By Philip P. Pan
Washington Post Foreign Service
Tuesday, October 28, 2008
MOSCOW, Oct. 27 -- Ukraine's feuding president and prime minister welcomed a proposed emergency bailout by the International Monetary Fund on Monday, but a fresh round of finger-pointing by their aides left it unclear whether the two could agree on legislation needed to win the $16.5 billion loan.
As Ukraine's currency fell to a historic low and its critical steel industry urged global action to stop a devastating slide in prices, Prime Minister Yulia Tymoshenko scheduled a vote on the legislation for Tuesday and called on the nation's fractured political leadership to unite in the face of "global financial Armageddon."
Her former ally, President Viktor Yushchenko, also endorsed quick action on a legislative package that officials say includes unpopular spending cuts and other measures intended to strengthen Ukraine's wobbly banking sector.
But the outcome of the vote was uncertain Monday night, as each camp accused the other of trying to use the economic crisis to get its way in an extended political standoff over whether the country should hold early parliamentary elections.
Yushchenko and Tymoshenko were allies in the 2004 street protests known as the Orange Revolution, which brought Yushchenko to the presidency. He dissolved parliament this month after the collapse of his coalition with Tymoshenko and has called for elections in December that could oust her as prime minister. Tymoshenko opposes the elections and has blocked legislation needed to finance them.

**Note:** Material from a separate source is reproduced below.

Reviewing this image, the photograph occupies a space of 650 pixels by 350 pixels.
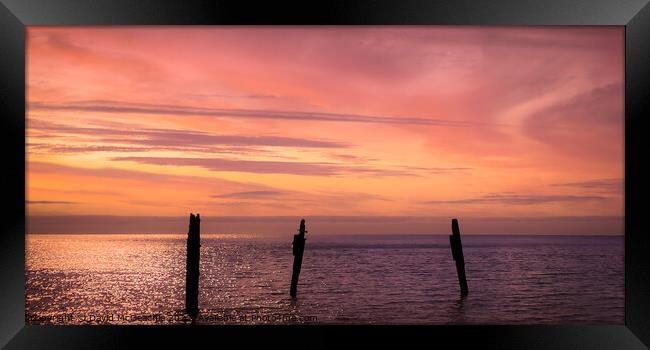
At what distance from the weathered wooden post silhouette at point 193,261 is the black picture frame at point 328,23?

In a statement Monday, Andriy Goncharuk, deputy chief of the president's secretariat, accused Tymoshenko of trying to use the economic crisis to "pursue an alternative foreign policy" and the IMF legislation to thwart the elections.

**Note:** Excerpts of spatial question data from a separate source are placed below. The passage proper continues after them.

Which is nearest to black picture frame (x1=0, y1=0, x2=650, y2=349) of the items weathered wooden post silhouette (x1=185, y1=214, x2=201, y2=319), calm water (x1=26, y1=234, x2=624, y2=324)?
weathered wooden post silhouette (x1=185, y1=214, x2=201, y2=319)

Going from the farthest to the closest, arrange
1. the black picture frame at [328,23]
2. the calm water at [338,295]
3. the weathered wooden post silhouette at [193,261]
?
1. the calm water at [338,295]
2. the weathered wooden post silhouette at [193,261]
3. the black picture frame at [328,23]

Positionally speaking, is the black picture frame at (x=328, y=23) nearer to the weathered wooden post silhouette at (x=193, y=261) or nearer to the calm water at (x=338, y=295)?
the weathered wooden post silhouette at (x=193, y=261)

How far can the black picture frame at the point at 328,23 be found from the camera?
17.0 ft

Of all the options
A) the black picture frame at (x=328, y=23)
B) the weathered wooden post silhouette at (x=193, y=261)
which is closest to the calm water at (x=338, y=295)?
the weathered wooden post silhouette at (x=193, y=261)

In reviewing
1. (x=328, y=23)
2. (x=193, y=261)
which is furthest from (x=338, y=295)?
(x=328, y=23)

"Unfortunately, the position of the prime minister's office reduces the chances for the country to receive" the IMF loan, he said, adding that "mass unemployment" could result. He argued that elections were necessary to resolve the political stalemate in Kiev, which has increased investors' anxiety over the economy.
But Hryhoriy Nemyria, deputy prime minister for European integration, said it was Yushchenko who was putting the IMF bailout in jeopardy, accusing the president's allies of demanding a vote on funding for elections before they will consider the financial package.

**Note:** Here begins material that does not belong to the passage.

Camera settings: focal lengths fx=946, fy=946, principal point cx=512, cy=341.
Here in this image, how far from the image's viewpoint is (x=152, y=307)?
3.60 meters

"We cannot accept that," he said by telephone from Kiev. "It's a matter of priorities, and what can be a higher priority than dealing with the economic crisis?"
Nemyria added that it would be irresponsible for the government to spend $80 million on early elections during the crisis, especially given that Ukraine has had parliamentary elections in each of the past two years and that a presidential vote is scheduled for next year.
Elections would also make it more difficult for the government to implement the painful reforms requested by the IMF and needed to rescue the Ukrainian economy, he said. "There would be pressure on lawmakers to be populist, and they would criticize the government for agreeing with the IMF on policies that are very difficult and sensitive."
The largest party in the legislature, the opposition Party of Regions, has already come out against the IMF proposal, arguing that it is unnecessary and could further damage the economy. Its position makes it unlikely that the legislation would pass without some kind of truce between Yushchenko and Tymoshenko.
Ukraine's currency, the hryvna, has plunged more than 20 percent against the dollar, amid a run on banks that has drained more than $1 billion from deposits and a collapse in the price of steel, the nation's main export.
About 500,000 people are employed in Ukraine's steel industry, and layoffs of tens of thousands have already been announced. The government said Monday it was appealing to world metal producers to cut production and bolster prices.
Many analysts say the economy is fundamentally sound. But most of Ukraine's leaders agree that it makes sense to adopt the IMF legislation and get access to the loan in case it is needed, said Igor Borakovsky, director of the independent Institute for Economic Research and Policy Consulting. "The situation is not a full-fledged crisis, but everyone understands that externally and internally, the situation could radically worsen."
"In principle, the politicians are more or less very close in terms of the economics," he added. "But when it comes to the politics of the decision, it becomes very difficult. There is a very specific competition among them to take credit for the rescue, to be seen as the savior of the country, and right now, this competition is extremely detrimental."